The Silent Duchess

Written by Dacia Maraini
Review by Nancy Henshaw

In 18th-century Sicily Marianna is born to a life of extravagant luxury, daughter of charming, affectionate Duke Signoretto Ucria. She is lovely and intelligent, descendant of an ancient aristocratic family but she has what was then a fixed, untreatable handicap: she is a deaf-mute. Her only possibility of marriage is a union with her own uncle, the eccentric Duke Petro. Her bleak life with a deeply flawed and cold man might have been wretched indeed but for her own extraordinary qualities of determination, compassion and an outstanding ability for organisation, making use of the qualities of others.

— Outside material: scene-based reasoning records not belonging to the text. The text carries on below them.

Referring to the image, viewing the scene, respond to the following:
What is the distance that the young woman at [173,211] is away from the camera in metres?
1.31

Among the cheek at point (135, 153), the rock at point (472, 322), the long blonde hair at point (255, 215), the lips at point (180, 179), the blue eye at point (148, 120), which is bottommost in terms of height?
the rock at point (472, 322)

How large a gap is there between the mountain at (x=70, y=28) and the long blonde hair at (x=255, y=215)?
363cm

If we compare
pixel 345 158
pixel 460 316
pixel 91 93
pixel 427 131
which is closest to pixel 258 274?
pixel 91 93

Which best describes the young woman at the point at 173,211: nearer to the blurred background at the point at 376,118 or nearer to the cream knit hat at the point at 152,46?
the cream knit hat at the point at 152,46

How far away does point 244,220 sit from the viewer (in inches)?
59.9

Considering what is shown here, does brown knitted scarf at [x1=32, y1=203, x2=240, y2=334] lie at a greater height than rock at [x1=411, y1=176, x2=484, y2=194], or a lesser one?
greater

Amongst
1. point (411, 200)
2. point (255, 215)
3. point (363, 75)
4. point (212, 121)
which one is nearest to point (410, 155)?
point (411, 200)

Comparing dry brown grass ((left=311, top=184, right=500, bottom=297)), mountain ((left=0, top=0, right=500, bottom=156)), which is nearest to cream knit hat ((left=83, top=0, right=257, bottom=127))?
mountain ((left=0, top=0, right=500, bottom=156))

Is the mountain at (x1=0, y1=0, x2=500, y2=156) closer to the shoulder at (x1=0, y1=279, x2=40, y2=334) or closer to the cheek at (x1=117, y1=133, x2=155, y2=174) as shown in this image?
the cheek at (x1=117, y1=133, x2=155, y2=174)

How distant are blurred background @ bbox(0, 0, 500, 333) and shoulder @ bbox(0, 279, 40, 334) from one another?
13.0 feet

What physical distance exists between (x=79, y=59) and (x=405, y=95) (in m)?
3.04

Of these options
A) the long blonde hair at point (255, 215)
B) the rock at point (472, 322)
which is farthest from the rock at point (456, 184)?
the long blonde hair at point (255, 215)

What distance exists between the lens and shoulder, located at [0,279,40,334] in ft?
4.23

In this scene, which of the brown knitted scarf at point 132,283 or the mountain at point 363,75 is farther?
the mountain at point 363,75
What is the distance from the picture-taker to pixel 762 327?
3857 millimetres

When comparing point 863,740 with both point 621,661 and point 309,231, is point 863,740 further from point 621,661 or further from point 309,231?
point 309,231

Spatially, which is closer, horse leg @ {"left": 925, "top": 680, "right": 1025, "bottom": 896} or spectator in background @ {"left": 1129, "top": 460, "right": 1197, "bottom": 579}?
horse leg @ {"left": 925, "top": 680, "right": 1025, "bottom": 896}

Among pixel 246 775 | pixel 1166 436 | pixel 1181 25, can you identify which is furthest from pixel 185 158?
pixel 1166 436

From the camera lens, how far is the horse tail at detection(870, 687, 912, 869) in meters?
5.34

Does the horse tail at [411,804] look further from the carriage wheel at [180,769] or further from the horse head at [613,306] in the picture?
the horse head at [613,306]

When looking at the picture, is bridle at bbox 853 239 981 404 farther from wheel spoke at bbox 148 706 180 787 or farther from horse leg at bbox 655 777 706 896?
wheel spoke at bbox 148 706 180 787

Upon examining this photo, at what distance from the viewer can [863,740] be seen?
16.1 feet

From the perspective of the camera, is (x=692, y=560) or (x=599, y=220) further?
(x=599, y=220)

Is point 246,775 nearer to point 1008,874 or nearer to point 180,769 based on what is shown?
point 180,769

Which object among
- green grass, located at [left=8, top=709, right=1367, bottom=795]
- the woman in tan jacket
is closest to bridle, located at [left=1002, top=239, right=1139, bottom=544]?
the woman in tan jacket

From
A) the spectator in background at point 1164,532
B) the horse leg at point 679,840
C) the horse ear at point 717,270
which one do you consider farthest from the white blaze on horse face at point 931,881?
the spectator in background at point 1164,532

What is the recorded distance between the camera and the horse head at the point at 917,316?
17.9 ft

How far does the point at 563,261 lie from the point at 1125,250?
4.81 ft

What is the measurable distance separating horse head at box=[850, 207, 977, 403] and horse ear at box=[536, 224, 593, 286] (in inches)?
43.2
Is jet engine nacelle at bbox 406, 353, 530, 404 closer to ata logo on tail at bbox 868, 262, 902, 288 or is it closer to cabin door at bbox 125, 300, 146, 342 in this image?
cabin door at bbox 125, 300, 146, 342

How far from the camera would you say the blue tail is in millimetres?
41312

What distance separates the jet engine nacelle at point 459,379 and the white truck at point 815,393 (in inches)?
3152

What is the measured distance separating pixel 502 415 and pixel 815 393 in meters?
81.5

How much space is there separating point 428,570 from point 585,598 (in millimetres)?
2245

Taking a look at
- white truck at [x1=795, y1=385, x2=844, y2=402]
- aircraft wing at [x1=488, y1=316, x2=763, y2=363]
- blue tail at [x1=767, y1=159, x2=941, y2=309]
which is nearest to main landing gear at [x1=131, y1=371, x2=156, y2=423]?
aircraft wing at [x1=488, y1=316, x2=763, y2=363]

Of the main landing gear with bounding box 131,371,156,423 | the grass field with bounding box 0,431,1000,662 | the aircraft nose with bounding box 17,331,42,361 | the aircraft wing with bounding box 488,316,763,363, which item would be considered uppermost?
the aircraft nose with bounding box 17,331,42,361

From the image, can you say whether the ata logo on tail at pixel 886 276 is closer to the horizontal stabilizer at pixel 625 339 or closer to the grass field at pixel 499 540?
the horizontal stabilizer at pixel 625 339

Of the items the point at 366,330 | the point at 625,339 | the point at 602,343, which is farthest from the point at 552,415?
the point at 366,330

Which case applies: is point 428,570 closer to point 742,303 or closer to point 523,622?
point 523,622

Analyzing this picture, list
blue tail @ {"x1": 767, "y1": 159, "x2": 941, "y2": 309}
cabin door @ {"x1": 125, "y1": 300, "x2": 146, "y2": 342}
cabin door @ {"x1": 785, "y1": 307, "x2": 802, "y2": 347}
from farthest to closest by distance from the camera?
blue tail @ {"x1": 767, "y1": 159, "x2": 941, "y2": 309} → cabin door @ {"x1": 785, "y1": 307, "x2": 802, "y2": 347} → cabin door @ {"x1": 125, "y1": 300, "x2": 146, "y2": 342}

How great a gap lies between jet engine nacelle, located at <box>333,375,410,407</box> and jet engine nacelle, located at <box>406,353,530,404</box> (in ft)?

Reading and writing are her only means of communication in a society given over to pleasure: even a nun may wear a designer habit and a sapphire crucifix. But Marianna’s passion is studying the new philosophical works of French and English writers and, especially, the Scotsman David Hume. After years of duty to her pitiable uncle/husband and their family, this surely unique woman discovers the power of physical passion and its joys. With Duke Petro dead she has three choices: a placid union with a man who admires her intellect – but admires his own even more; to remain with her handsome young lover or to follow an entirely different path. At the conclusion of this remarkable novel she has made her decision.

Beautifully written, vividly detailed The Silent Duchess offers a rich treat.